What to do. Set down exactly the lines from the first line of the records through the line that contains "transient stories", and leave every picture out.

Data extracts.
Segment Open

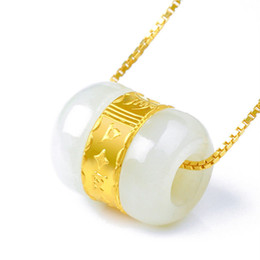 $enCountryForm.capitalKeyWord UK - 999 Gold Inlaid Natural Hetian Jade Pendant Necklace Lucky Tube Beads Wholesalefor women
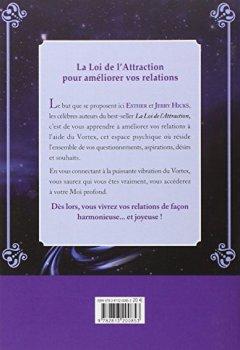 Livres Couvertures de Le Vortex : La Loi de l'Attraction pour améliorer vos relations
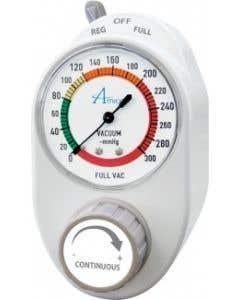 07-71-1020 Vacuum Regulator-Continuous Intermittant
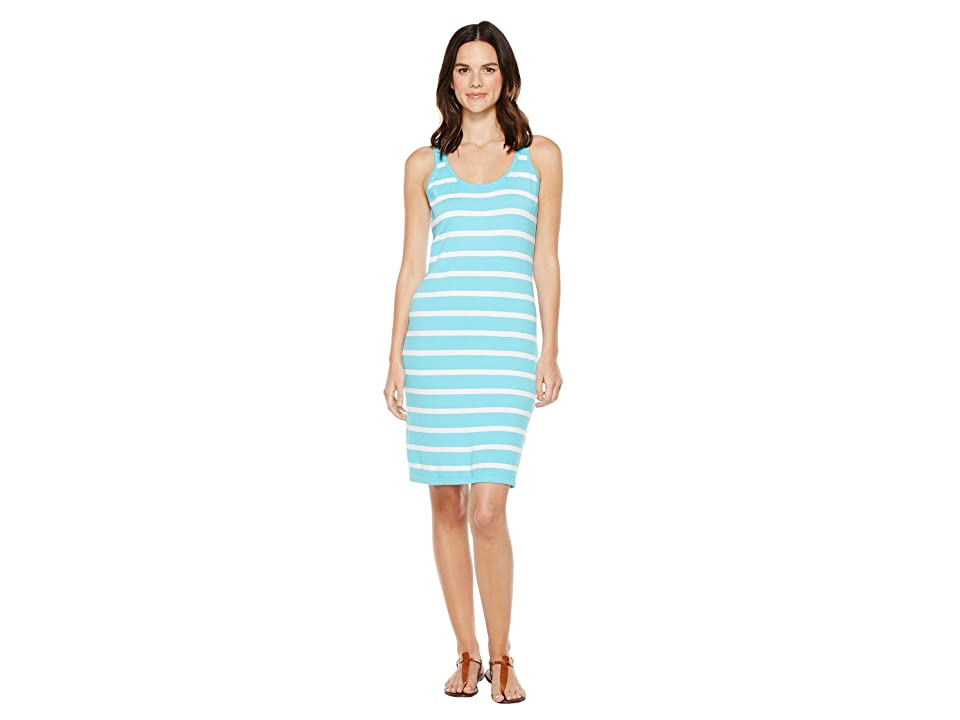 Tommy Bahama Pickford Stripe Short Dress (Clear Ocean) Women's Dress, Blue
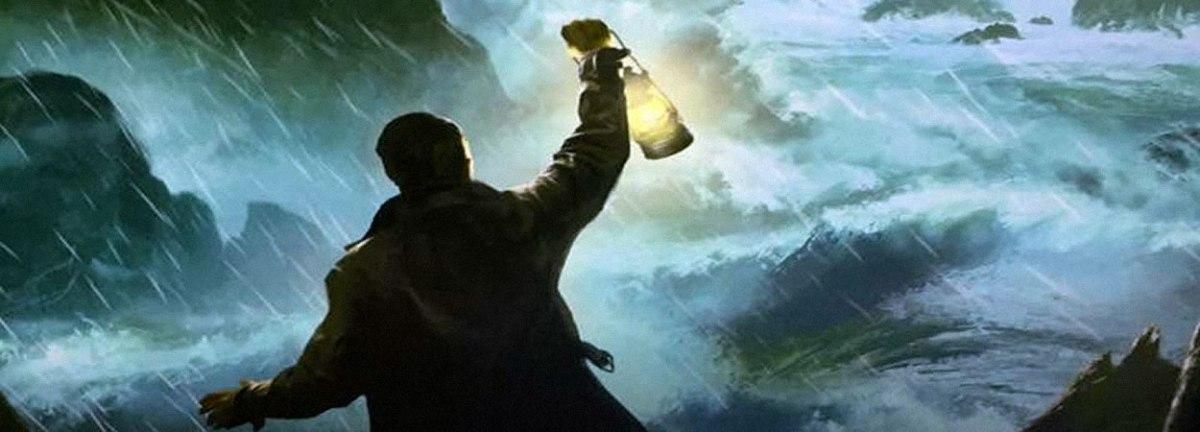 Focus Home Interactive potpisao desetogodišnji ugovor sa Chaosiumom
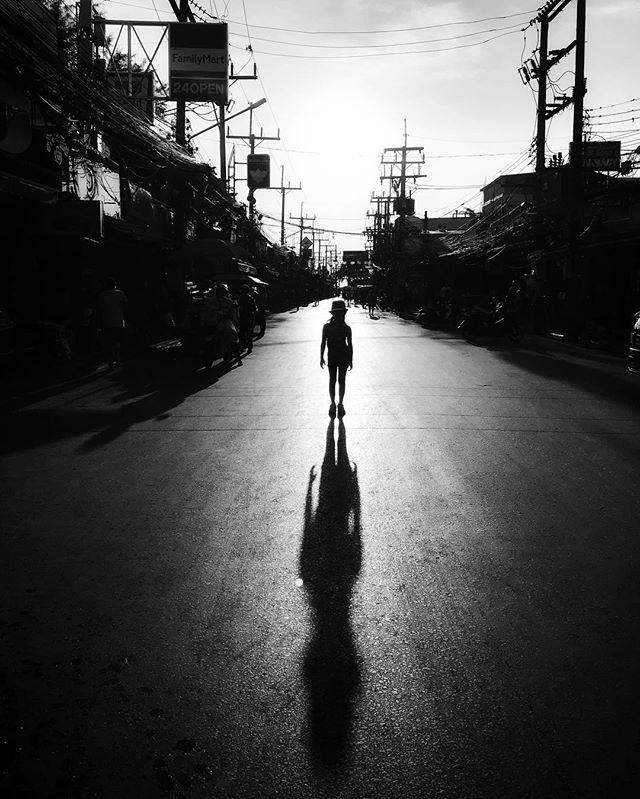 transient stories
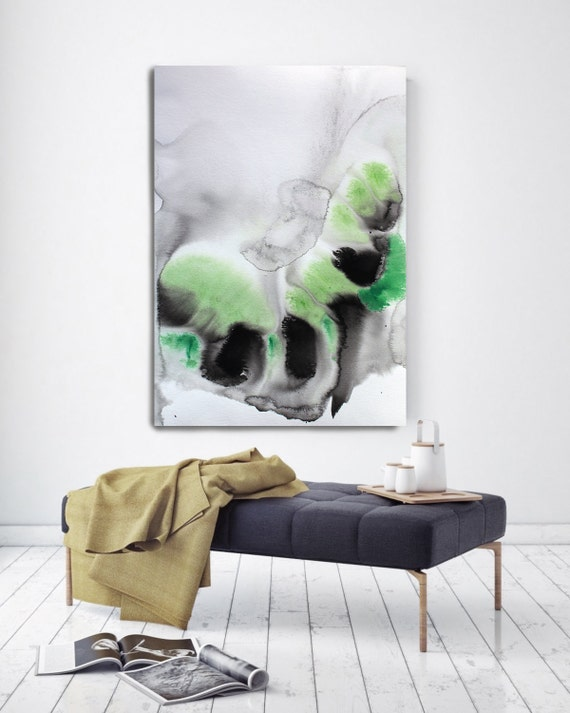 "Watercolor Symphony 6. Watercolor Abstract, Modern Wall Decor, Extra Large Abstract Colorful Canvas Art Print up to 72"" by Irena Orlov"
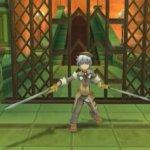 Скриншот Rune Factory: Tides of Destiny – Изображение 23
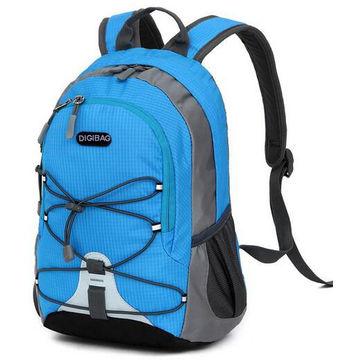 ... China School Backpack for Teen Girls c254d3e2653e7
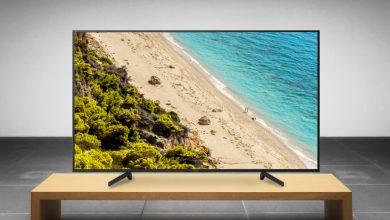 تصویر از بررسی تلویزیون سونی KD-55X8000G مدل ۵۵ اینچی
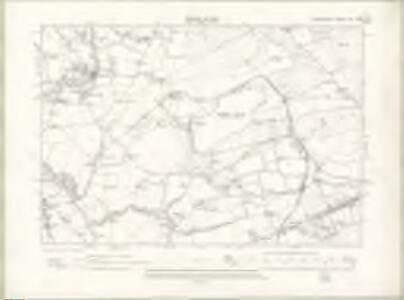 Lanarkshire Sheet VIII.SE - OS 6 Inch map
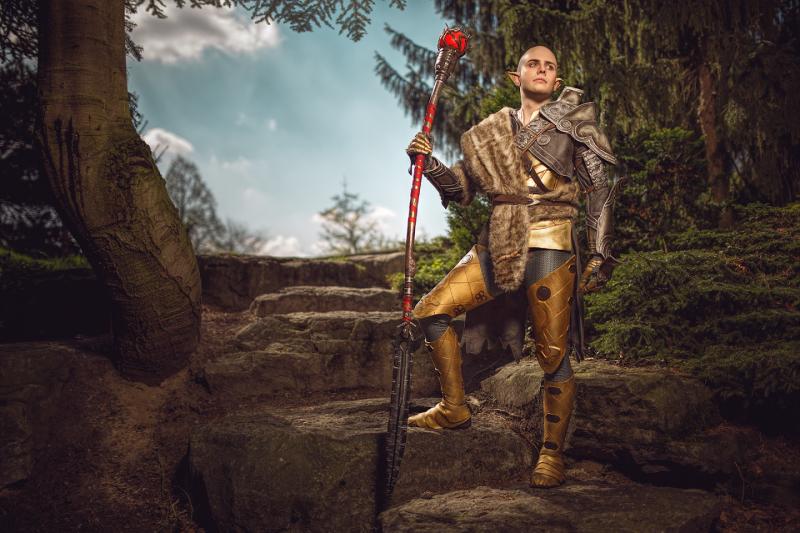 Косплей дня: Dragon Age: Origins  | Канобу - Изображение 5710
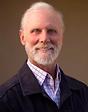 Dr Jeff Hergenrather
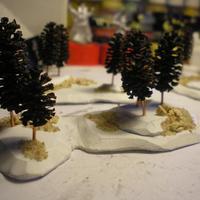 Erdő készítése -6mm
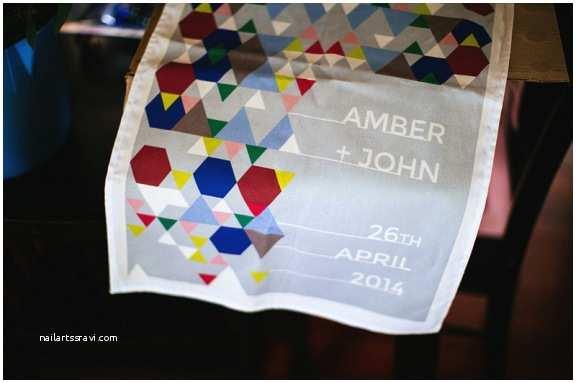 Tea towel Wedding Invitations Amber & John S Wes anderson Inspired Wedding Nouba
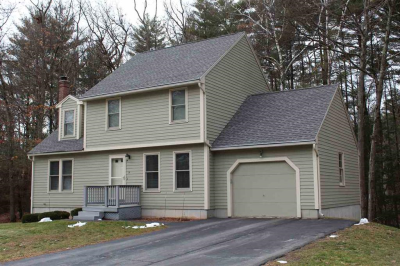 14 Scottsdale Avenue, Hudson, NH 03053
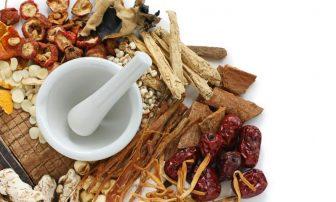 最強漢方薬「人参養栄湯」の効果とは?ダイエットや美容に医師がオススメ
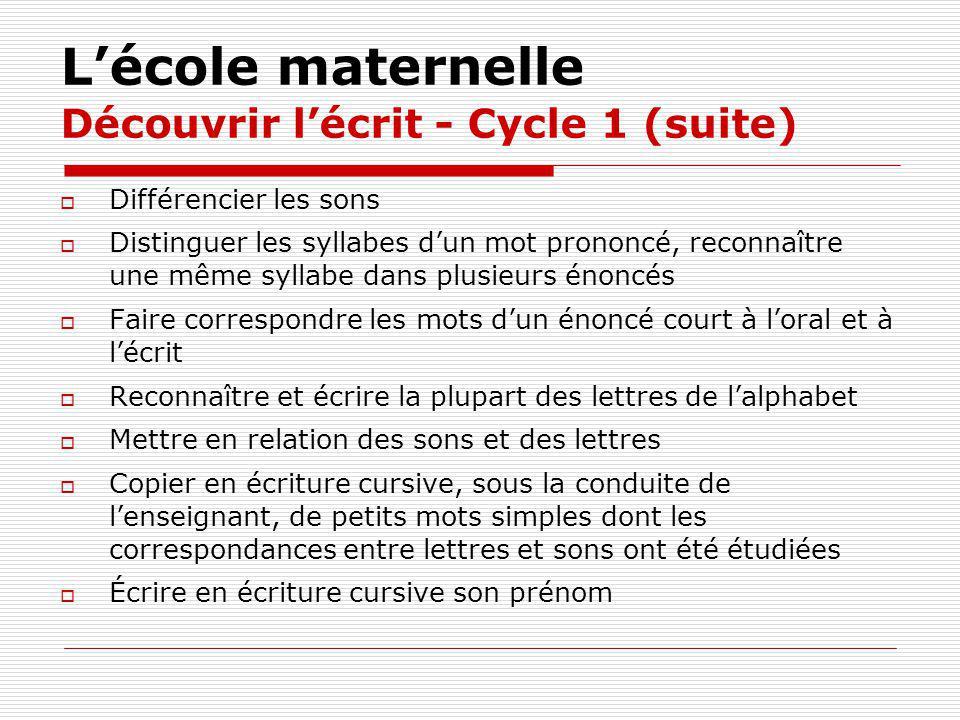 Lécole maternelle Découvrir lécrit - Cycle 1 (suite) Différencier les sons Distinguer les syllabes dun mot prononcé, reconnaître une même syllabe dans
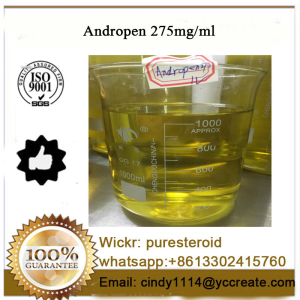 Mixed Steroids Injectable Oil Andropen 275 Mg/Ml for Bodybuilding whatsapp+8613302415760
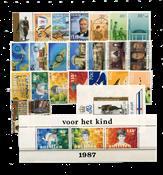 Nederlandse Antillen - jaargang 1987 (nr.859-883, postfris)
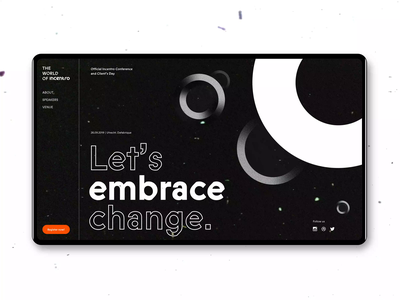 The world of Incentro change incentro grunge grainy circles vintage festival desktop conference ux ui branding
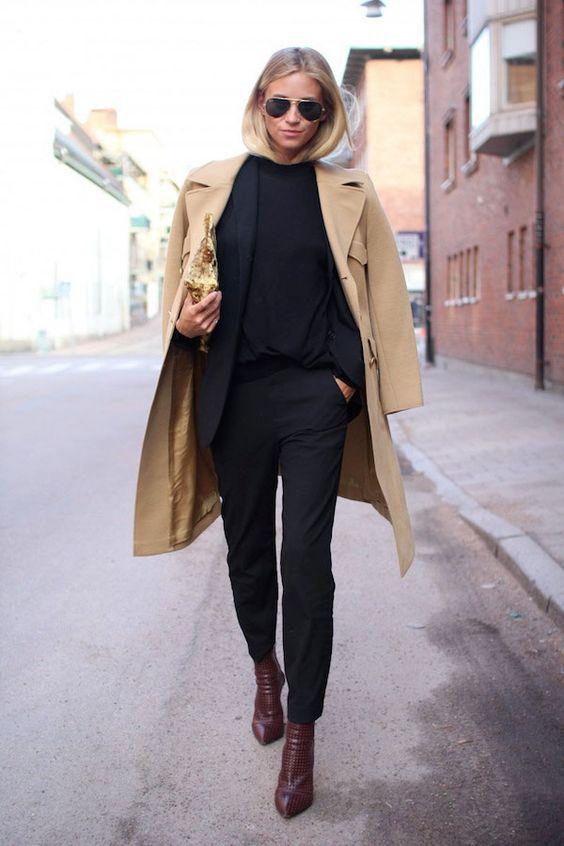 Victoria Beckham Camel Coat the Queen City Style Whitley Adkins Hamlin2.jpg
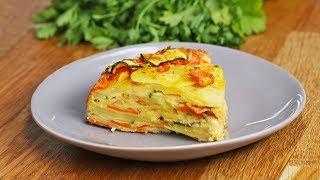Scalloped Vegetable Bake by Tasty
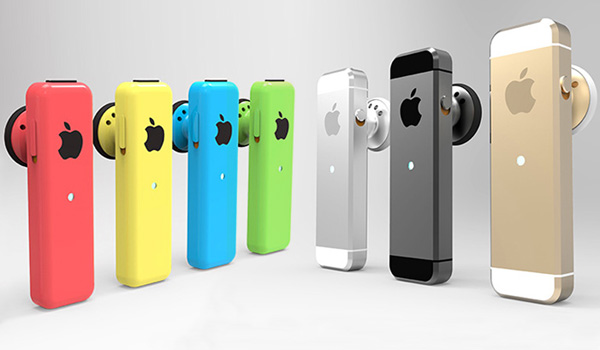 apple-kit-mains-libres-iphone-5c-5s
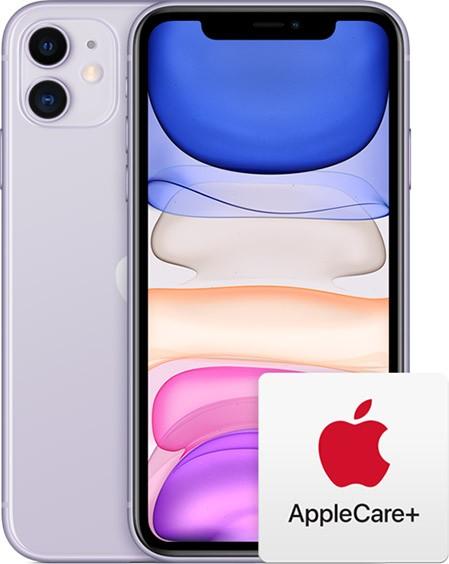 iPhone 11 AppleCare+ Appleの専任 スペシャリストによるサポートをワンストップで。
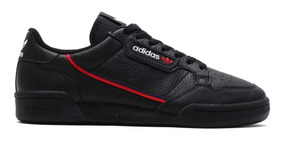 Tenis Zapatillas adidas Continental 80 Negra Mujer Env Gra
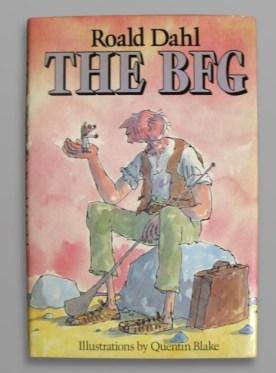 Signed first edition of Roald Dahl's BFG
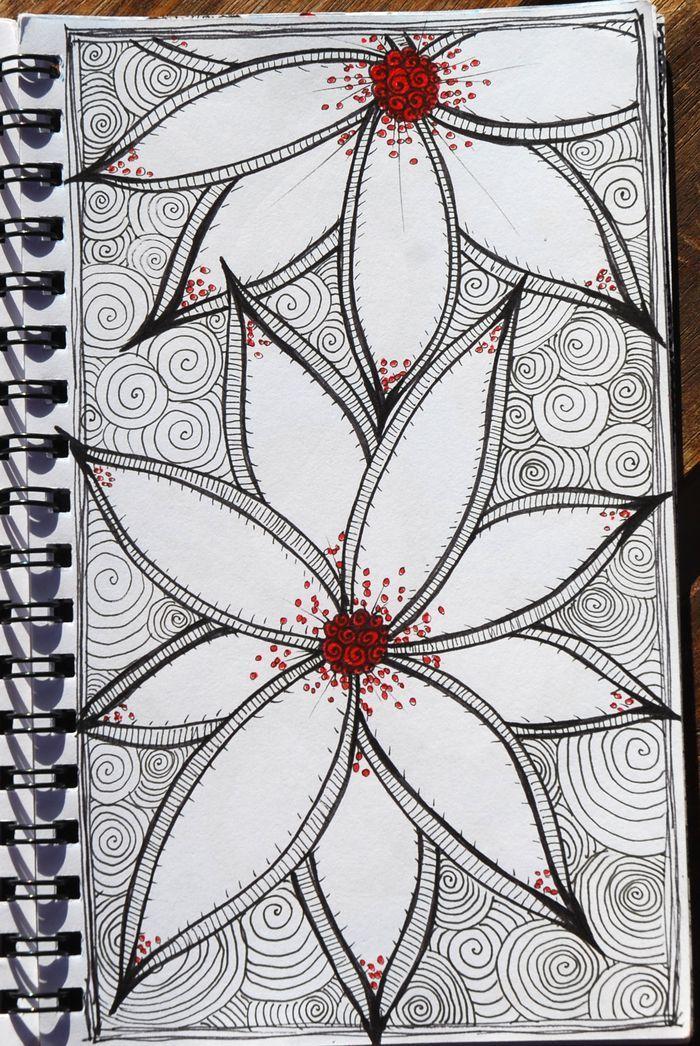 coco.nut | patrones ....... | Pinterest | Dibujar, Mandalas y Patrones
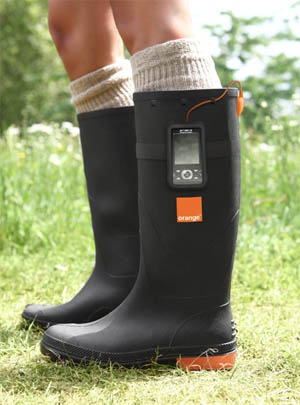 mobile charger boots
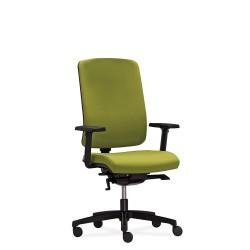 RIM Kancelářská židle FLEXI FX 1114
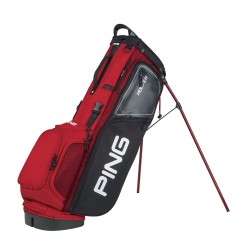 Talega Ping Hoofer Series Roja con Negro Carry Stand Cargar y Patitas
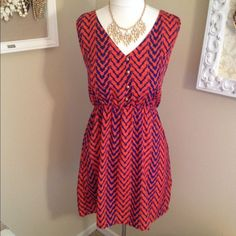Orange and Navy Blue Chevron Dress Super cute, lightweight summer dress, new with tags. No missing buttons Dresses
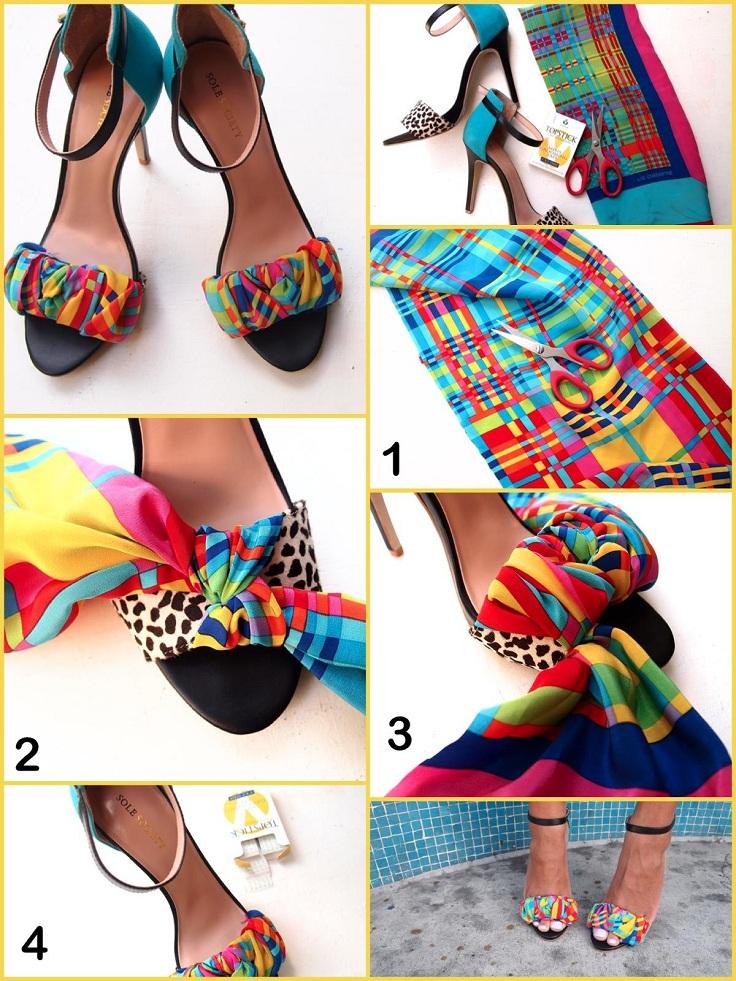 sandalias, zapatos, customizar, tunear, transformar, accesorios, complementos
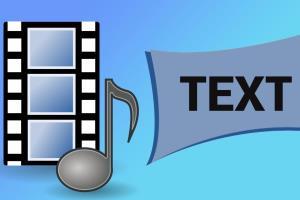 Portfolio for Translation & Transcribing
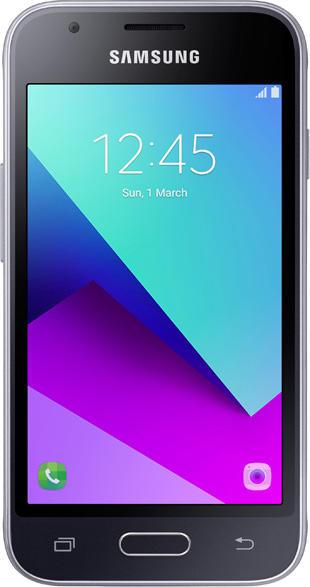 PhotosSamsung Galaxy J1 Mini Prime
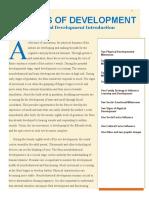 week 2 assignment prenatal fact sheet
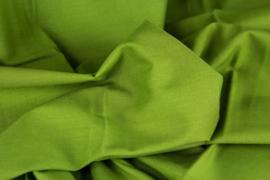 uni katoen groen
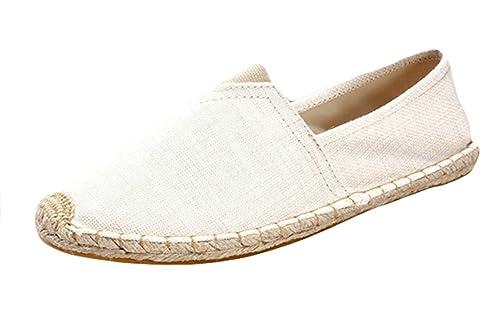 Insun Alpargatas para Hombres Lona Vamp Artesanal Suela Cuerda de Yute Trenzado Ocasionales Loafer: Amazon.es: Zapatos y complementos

Segment Closed

Task solution.
 $enCountryForm.capitalKeyWord UK - 999 Gold Inlaid Natural Hetian Jade Pendant Necklace Lucky Tube Beads Wholesalefor women
 Livres Couvertures de Le Vortex : La Loi de l'Attraction pour améliorer vos relations
 07-71-1020 Vacuum Regulator-Continuous Intermittant
 Tommy Bahama Pickford Stripe Short Dress (Clear Ocean) Women's Dress, Blue
 Focus Home Interactive potpisao desetogodišnji ugovor sa Chaosiumom
 transient stories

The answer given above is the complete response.